*Work required*
Retype the lines below, starting with the line that contains "Given this picture, is" and continuing through the last line, inclusive.

*Material shown*
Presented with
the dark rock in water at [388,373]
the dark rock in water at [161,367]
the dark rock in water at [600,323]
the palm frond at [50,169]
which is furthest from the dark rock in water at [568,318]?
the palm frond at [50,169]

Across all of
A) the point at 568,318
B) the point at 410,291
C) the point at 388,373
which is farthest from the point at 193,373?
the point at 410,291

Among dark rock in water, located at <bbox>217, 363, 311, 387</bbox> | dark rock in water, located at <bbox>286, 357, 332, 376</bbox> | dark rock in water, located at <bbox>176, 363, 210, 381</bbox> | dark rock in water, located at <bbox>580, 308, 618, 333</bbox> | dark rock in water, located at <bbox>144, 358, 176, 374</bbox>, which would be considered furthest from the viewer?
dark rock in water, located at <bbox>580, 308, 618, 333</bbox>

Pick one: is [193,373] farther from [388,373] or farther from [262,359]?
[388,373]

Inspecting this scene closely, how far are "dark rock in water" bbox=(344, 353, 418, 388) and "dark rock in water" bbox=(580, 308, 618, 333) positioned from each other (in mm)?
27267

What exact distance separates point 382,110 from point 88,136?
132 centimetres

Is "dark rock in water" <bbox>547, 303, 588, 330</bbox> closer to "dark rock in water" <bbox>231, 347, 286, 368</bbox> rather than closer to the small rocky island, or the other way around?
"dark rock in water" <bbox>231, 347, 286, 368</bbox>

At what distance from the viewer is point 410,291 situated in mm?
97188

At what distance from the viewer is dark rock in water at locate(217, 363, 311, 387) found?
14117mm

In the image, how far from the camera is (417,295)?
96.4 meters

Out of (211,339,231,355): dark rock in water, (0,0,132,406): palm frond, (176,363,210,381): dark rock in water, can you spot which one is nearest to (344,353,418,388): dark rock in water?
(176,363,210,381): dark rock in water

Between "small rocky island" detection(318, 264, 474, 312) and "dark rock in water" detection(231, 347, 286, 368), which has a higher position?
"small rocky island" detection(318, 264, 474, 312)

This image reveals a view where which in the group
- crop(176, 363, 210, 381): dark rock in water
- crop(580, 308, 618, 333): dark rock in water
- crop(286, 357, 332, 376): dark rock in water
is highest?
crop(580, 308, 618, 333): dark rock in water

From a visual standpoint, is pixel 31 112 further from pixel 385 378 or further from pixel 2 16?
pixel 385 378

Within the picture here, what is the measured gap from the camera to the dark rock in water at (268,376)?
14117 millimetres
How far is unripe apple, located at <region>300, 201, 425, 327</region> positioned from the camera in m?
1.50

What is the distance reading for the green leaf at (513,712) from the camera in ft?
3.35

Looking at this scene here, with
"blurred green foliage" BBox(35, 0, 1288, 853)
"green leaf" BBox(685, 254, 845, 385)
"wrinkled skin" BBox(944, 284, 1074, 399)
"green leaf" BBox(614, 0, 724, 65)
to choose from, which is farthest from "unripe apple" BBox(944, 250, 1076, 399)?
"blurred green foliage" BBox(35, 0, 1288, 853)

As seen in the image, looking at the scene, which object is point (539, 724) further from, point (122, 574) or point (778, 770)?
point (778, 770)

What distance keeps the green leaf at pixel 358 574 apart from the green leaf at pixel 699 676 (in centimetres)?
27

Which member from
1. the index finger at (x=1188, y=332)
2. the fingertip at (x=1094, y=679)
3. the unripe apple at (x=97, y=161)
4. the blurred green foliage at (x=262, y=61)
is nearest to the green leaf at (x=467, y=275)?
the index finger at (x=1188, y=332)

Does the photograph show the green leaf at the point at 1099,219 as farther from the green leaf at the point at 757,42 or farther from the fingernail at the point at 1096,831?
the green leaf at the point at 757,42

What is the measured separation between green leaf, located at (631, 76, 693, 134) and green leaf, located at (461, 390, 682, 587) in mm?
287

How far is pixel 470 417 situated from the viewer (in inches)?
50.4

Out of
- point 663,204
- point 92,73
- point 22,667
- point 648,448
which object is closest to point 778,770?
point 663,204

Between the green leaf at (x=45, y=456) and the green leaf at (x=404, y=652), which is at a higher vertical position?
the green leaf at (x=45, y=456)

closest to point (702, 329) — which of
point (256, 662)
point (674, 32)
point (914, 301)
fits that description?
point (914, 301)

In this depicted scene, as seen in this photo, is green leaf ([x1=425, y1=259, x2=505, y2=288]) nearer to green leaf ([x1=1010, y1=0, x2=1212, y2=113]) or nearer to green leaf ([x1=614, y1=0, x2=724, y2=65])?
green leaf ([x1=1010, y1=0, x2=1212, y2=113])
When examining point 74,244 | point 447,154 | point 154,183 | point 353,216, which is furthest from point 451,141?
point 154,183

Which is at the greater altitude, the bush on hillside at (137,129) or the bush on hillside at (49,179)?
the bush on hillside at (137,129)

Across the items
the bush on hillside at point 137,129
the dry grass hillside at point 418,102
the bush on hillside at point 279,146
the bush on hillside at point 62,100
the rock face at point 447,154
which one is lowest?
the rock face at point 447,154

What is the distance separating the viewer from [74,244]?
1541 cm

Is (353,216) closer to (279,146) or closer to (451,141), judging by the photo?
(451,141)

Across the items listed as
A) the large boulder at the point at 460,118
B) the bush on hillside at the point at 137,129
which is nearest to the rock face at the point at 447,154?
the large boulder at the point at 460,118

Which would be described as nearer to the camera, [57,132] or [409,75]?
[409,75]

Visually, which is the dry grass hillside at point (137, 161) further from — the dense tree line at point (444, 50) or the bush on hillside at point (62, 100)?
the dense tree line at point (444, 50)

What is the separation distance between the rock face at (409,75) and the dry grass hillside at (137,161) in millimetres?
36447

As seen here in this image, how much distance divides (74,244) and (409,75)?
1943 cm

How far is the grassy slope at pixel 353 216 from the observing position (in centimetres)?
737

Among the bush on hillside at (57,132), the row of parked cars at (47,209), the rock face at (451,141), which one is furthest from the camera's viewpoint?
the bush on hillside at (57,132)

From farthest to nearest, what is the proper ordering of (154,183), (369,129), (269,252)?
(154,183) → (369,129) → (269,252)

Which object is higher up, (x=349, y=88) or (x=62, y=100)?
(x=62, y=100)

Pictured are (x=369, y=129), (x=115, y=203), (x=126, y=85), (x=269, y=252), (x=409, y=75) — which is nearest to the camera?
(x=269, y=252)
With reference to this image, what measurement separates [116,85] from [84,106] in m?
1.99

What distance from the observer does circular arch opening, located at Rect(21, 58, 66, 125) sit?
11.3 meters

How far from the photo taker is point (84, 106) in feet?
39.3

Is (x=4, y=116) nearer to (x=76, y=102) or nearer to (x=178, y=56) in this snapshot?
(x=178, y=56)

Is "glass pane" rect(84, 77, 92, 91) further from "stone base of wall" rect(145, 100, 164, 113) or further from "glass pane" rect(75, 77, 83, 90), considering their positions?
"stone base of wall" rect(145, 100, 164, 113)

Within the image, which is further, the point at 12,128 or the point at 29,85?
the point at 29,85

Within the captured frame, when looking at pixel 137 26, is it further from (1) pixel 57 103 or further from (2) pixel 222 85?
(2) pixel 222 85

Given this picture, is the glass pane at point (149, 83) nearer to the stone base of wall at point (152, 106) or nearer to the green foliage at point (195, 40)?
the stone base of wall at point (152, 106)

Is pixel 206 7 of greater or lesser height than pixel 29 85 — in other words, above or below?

*Written reply*
Given this picture, is the glass pane at point (149, 83) nearer to the stone base of wall at point (152, 106) or nearer to the green foliage at point (195, 40)?
the stone base of wall at point (152, 106)

Is pixel 206 7 of greater or lesser height than pixel 29 85 — in other words, above or below?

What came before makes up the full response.